The seven principles of the Code are that institutional investors should:
The Firm provides investment management services to various funds (“the Funds”) that pursue investment strategies that involve investing in a wide range of securities and instruments without limitation in various jurisdictions. If the Firm were to invest directly in UK single equities these would represent only a small part of the firm’s business. Hence, while the Firm generally supports the objectives that underlie the Code, the Firm has chosen not to commit to the Code. The approach of the Firm in relation to engagement with issuers and their management is determined globally. The Firm takes a consistent approach to engagement with issuers and their management in all of the jurisdictions in which it invests and, consequently, does not consider it appropriate to commit to any particular voluntary code of practice relating to any individual jurisdiction.
For further information on the Firm’s approach contact: compliance@melqart.com
Modern Slavery Statement
Melqart Asset Management (UK) Ltd (“Melqart” or the “Firm”) has made the following statement on modern slavery and human trafficking pursuant to section 54 of the UK Modern Slavery Act 2015 (the “Act”).
The Act sets out a range of measures on how modern slavery and human trafficking should be dealt with in the UK to combat modern slavery from occurring in business supply chains and organisations.
Business and Organisation Structure
Melqart is an investment manager which is authorised and regulated by the UK Financial Conduct Authority (“FCA”) to undertake investment management activities on behalf of its clients, which are a range of collective investment schemes classified as Alternative Investment Funds (AIFs) under the Alternative Investment Fund Managers Directive (“AIFMD”).
Our policy
Melqart firmly believes in operating its business in an ethical manner and with high standards of integrity as expected of an FCA regulated entity. We are opposed to the use of any supply chains and services which may involve slavery, human trafficking or forced labour. To the best of our knowledge we believe this is not the case, but in the unlikely event that anything of this nature is identified then we reserve the right to take the necessary action, which includes a duty to notify the UK Home Office and termination of the relevant contract.
Supply Chain Review and Due diligence
Melqart does not deal in manufactured items, hard goods, and it does not have offices in any developing countries, nor does it purchase any goods from developing countries.
Our review has concluded that the services we provide and the supply chains which are used by Melqart are highly unlikely to involve any human trafficking or slavery.
As Melqart is involved in investment management, it only has a limited supply chain, and this involves the use of reputable service providers.
Risk Assessment
Melqart has reviewed its existing supply chain and service providers and believes the perceived level of risk is low.
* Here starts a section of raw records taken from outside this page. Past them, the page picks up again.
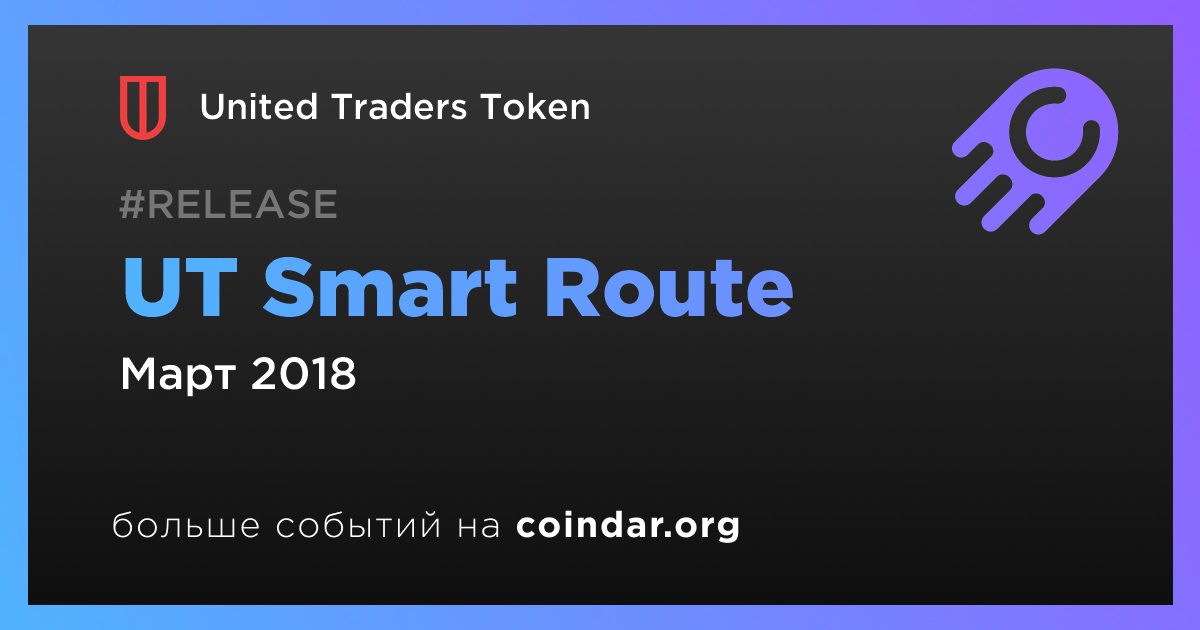 United Traders Token

#RELEASE

UT Smart Route

Март 2018

больше событий на coindar.org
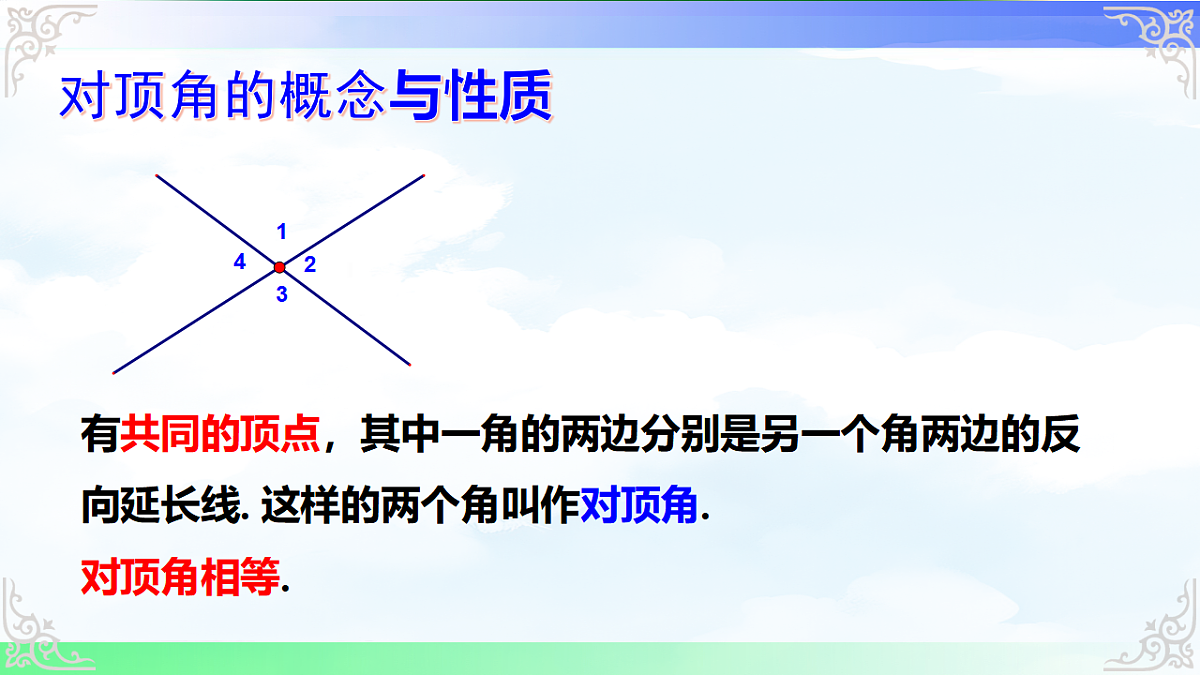 对顶角的概念与性质

1
4
2
3

有共同的顶点，其中一角的两边分别是另一个角两边的反向延长线. 这样的两个角叫作对顶角.

对顶角相等.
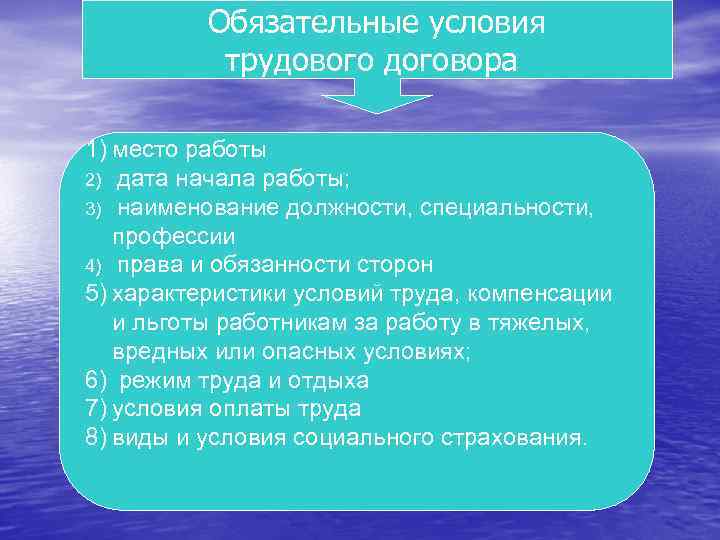 Обязательные условия трудового договора

1) место работы
2) дата начала работы;
3) наименование должности, специальности, профессии
4) права и обязанности сторон
5) характеристики условий труда, компенсации и льготы работникам за работу в тяжелых, вредных или опасных условиях;
6) режим труда и отдыха
7) условия оплаты труда
8) виды и условия социального страхования.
Controls and Review Process
Melqart uses only reputable service providers and suppliers. As part of its on-boarding process we will review any supplier and request information on their hiring process and working practices. We will also confirm with the potential supplier our strict prohibition on the use of any supply chains and services which may involve slavery, human trafficking or forced labour. Melqart will undertake periodic reviews of its suppliers where it appears there is a potential risk involving a service provider.
This statement will be reviewed annually and where necessary this will be updated to reflect any changes in our practices regarding the use of supply chains and services that could be impacted.